戦争状態にある国は、できるだけ冷静かつ明確に考え、行動すべきであるが、戦時下においてはそれが困難となる。

世界各国の政府は、良いニューズを大々的に宣伝し、後退を隠し、敵の悪意を常に国民に思い起こさせることによって、国民の士気を維持しようとする強力な動機付けを持っている。

 

また、検閲(censorship)を行い、異論を唱える者を弾圧・排除し、戦場で実際に何が起きているのか、内部の人間でさえも正確に把握することが難しくなっている。

 

独裁国家には国民が知るべきことをコントロールする方法がたくさんあるが、この問題は民主政治体制国家でもほとんど知られていない。

 

メディア組織はしばしば愛国的熱狂や政府の意図的な操作に屈することがある。

戦争当事国のエリートも国民も、戦争が自分たちの側に有利に進んでいると信じていれば、戦争を終結させようという圧力はあまりかからないだろう。

 

もちろん、全ての人が正しい訳ではないが、本当の状況が広く理解されるには、長い時間がかかるかもしれない。

 

1917年にイギリスのロイド・ジョージ首相が言ったように、「もし人々が戦場の状況を本当に知っていたら、戦争は明日にでも止められるだろう。
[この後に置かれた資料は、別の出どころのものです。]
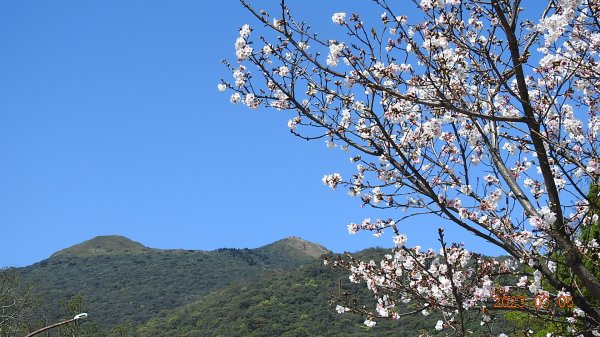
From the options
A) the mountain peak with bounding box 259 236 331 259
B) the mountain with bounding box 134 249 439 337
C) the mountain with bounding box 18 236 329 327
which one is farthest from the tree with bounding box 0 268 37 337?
the mountain peak with bounding box 259 236 331 259

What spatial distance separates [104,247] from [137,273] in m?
34.4

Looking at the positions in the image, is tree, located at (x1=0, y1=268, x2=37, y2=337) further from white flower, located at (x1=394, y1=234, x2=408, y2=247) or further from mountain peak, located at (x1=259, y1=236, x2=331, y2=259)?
mountain peak, located at (x1=259, y1=236, x2=331, y2=259)

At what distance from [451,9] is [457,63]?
Result: 693 mm

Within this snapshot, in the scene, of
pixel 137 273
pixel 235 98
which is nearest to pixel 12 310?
pixel 235 98

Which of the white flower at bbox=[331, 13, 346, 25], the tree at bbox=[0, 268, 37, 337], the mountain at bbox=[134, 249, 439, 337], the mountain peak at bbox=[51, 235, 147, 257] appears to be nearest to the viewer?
the white flower at bbox=[331, 13, 346, 25]

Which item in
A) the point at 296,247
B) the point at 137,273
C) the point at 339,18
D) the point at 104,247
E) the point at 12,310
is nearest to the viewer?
the point at 339,18

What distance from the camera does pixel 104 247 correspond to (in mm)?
138250

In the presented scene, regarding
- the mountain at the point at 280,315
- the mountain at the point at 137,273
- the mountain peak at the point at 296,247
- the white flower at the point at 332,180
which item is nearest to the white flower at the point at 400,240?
the white flower at the point at 332,180

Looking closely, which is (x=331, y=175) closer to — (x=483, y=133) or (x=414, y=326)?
(x=483, y=133)

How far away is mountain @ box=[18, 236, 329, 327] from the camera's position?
8525 centimetres

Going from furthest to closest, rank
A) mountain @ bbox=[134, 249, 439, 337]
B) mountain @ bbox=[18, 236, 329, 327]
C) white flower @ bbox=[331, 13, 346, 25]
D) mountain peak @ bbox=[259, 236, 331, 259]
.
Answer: mountain peak @ bbox=[259, 236, 331, 259], mountain @ bbox=[18, 236, 329, 327], mountain @ bbox=[134, 249, 439, 337], white flower @ bbox=[331, 13, 346, 25]

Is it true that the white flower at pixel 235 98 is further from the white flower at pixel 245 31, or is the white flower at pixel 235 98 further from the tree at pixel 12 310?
the tree at pixel 12 310

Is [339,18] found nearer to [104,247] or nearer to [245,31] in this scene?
[245,31]

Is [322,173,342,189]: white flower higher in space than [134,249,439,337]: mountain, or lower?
lower
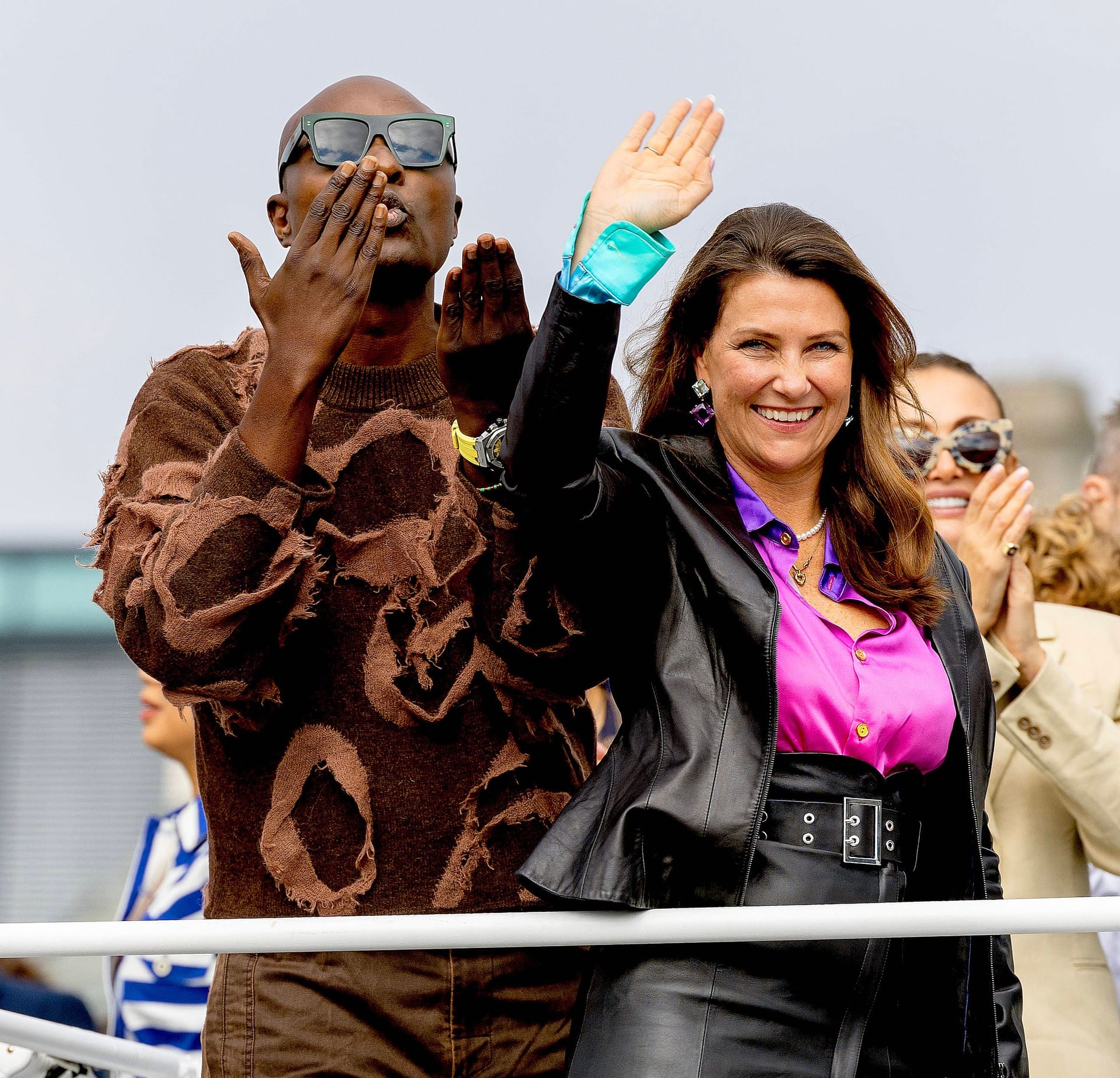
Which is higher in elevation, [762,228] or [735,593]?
[762,228]

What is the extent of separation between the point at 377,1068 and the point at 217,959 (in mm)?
307

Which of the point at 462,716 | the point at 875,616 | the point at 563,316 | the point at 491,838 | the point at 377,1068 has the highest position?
the point at 563,316

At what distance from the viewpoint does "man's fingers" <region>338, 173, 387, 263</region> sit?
230 centimetres

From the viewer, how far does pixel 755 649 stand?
222 cm

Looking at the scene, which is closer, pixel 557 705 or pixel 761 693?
pixel 761 693

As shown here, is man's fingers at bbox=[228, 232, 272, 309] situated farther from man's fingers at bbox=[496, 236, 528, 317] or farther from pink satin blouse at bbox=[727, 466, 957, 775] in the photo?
pink satin blouse at bbox=[727, 466, 957, 775]

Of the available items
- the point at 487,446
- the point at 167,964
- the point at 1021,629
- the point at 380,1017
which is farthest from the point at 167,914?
the point at 487,446

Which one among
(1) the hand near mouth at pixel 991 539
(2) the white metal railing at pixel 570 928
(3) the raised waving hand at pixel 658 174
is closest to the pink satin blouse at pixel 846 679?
(2) the white metal railing at pixel 570 928

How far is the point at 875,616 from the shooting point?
244cm

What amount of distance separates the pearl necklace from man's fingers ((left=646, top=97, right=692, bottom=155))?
0.63 meters

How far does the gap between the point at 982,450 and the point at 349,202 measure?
1.87 metres

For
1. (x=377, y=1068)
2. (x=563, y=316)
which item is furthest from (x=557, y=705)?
(x=563, y=316)

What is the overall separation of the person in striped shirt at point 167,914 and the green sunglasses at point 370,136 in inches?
59.5

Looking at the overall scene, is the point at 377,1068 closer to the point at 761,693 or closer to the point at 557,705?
the point at 557,705
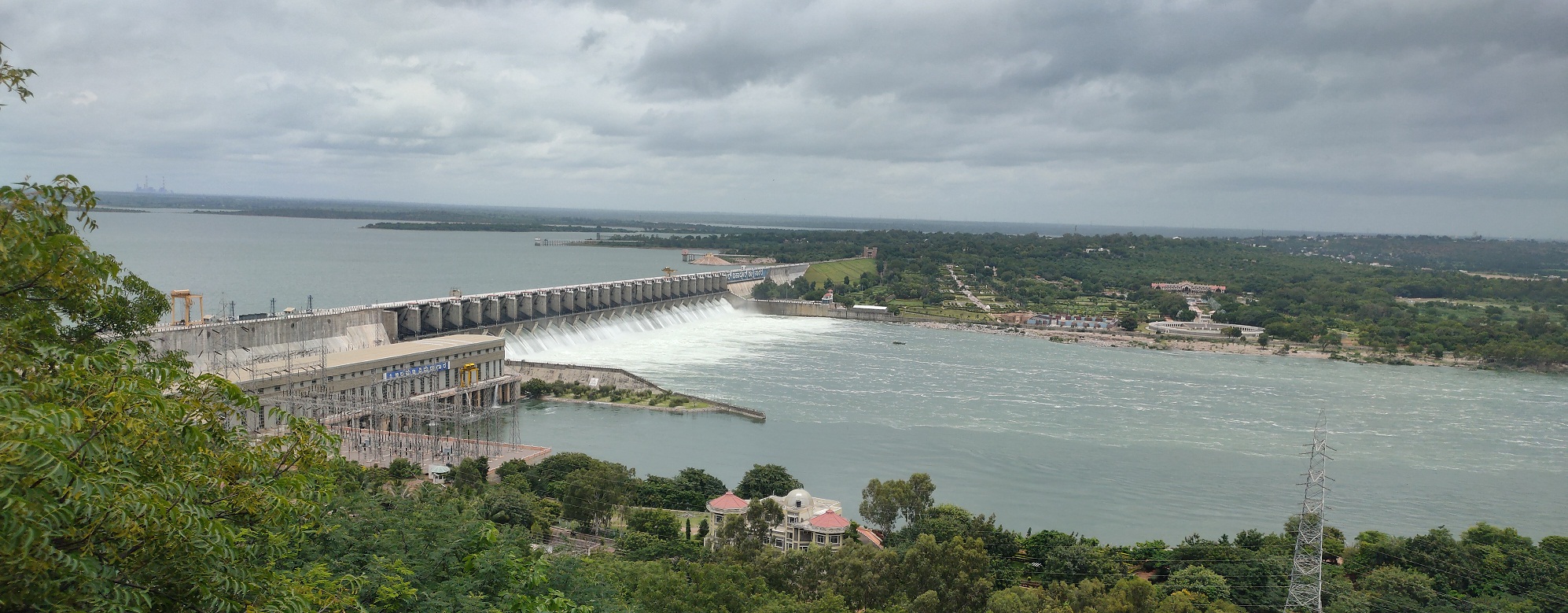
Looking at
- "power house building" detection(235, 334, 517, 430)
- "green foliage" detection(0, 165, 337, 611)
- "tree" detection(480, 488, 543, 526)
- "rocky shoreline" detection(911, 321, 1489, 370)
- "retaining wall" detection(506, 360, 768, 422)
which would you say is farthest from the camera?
"rocky shoreline" detection(911, 321, 1489, 370)

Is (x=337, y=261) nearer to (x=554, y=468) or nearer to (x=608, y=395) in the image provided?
(x=608, y=395)

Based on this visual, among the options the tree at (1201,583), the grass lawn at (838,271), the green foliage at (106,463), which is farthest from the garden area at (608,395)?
the grass lawn at (838,271)

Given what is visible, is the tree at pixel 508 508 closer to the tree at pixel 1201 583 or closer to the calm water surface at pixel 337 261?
the tree at pixel 1201 583

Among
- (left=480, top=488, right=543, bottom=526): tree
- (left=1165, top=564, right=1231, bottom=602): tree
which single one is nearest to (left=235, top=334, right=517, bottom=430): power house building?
(left=480, top=488, right=543, bottom=526): tree

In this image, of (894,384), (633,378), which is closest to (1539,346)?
(894,384)

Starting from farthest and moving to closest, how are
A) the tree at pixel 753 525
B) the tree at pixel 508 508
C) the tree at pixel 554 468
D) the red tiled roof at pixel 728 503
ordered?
the tree at pixel 554 468
the red tiled roof at pixel 728 503
the tree at pixel 753 525
the tree at pixel 508 508

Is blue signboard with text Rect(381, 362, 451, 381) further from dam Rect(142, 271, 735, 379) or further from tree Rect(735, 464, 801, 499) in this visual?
tree Rect(735, 464, 801, 499)
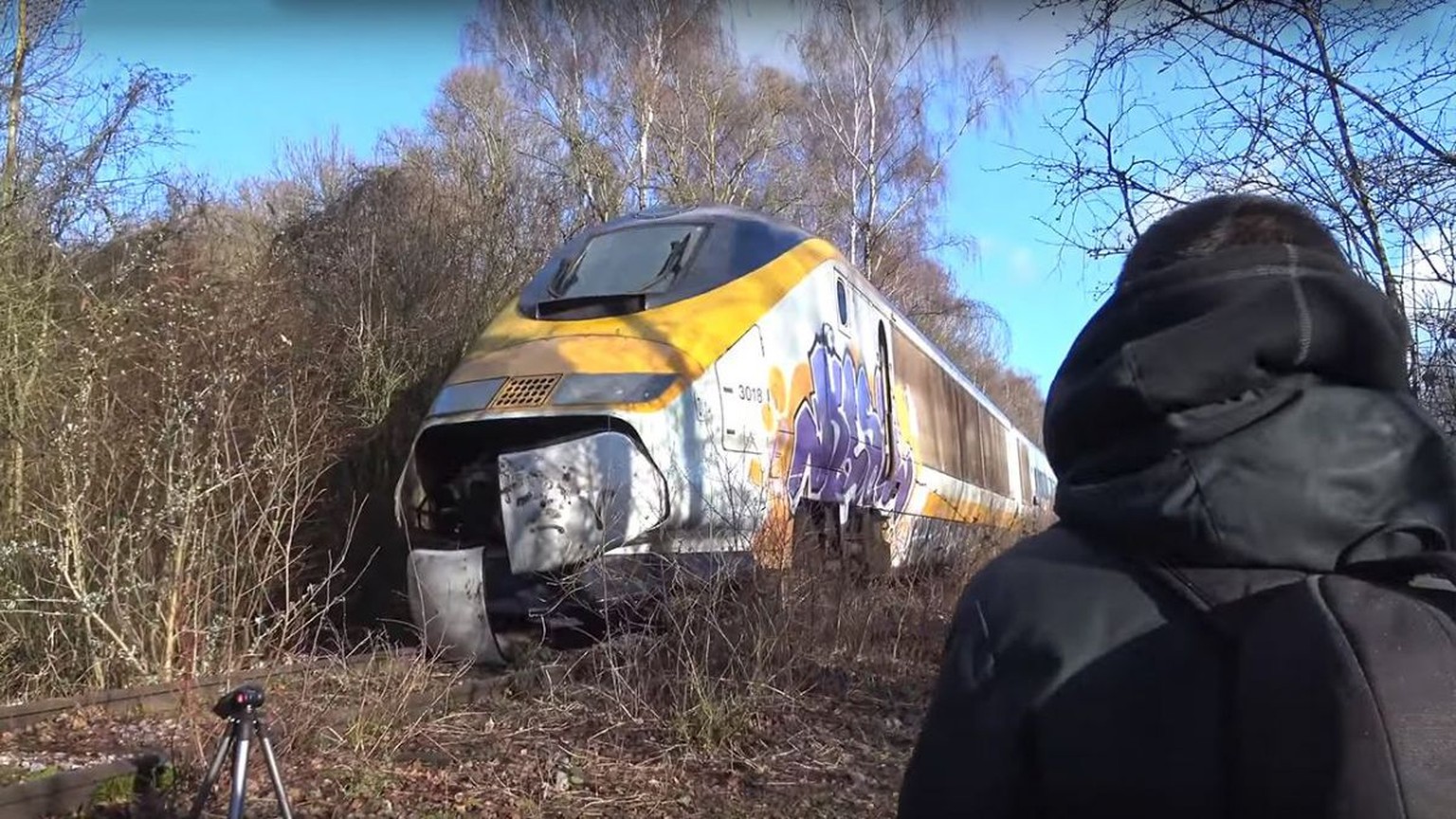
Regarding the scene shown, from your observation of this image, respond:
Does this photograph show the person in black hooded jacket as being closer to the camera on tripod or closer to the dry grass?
the camera on tripod

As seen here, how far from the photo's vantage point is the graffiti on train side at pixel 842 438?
26.3ft

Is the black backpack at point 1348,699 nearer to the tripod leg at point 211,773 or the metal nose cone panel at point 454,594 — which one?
the tripod leg at point 211,773

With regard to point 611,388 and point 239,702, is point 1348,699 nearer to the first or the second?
point 239,702

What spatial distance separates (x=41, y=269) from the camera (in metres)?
8.52

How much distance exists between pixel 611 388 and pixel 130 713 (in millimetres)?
2986

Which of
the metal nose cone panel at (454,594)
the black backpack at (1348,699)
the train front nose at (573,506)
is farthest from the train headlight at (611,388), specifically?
the black backpack at (1348,699)

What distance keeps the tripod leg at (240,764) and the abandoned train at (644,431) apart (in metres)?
2.35

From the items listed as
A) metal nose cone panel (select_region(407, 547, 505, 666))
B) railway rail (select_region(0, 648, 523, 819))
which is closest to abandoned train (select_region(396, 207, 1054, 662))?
metal nose cone panel (select_region(407, 547, 505, 666))

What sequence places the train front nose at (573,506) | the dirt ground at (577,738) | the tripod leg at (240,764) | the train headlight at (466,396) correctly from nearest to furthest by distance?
the tripod leg at (240,764) < the dirt ground at (577,738) < the train front nose at (573,506) < the train headlight at (466,396)

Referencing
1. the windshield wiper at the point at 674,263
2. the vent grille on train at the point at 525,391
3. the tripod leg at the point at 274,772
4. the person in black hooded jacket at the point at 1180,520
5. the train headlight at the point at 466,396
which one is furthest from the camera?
the windshield wiper at the point at 674,263

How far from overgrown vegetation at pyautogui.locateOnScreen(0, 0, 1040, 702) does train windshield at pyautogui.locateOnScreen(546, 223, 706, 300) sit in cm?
195

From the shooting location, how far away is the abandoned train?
265 inches

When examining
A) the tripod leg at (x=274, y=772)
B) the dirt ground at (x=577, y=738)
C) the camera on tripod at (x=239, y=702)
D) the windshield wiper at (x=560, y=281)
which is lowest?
the dirt ground at (x=577, y=738)

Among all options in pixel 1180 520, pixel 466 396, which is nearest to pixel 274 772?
pixel 466 396
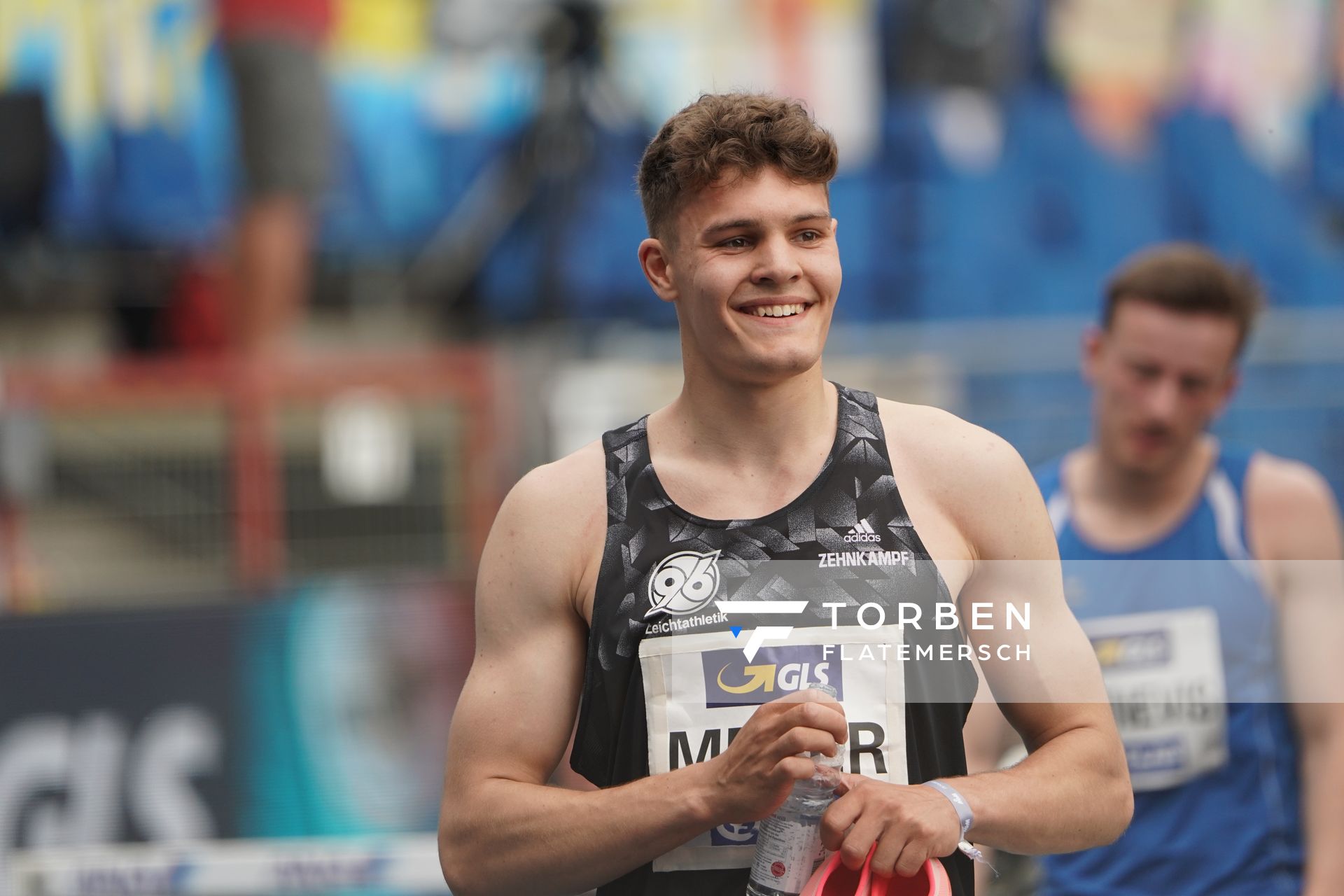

しかし、もちろん彼らは知らないし、知ることもできない」ということとになる。

戦争を始めた人々には、自分たちが勝利と言える何かを達成する前に戦争を終わらせようという意欲がほとんどない。

 

故フレッド・C・イクレ(彼はハト派ではなかった)は、その魅力的な著書『全ての戦争は終わらせねばならない(Every War Must End)』の中で、戦争を終結させるにはしばしば新しい指導者を迎え入れることが必要だと指摘している。

 

それは、戦争に進むことを選択した人々は、しばしば自分たちの誤りを認めたがらなかったり、認めることができなかったりするからだ。

 

このことは残念なニューズだ。

もちろん、全ての戦争は最終的に終結する。

 

しかし、犠牲が利益をはるかに上回る場合、それは冷たい慰めにしかならない。

 

この教訓は十分に明確である。

 

戦争は時に必要かもしれないが、最も不本意なものであり、切実な必要性の下にのみ行われるべきだ。

 

このような決定を下す立場にある人々は、戦争が予想や制御が困難な強力な政治的、社会的な力を解き放つことを決して忘れてはならない。

 

ひとたび戦争の犬(the dogs of war)(訳者註:戦争の惨禍)を解き放てば、誰が噛まれることになるかは分からない。

 

しかし、皆さんが考えているよりずっと長く、ずっと多くの費用がかかることは間違いない。

※スティーヴン・M・ウォルト:『フォーリン・ポリシー』誌コラムニスト。ハーヴァード大学ロバート・アンド・レニー・ベルファー記念国際関係論教授。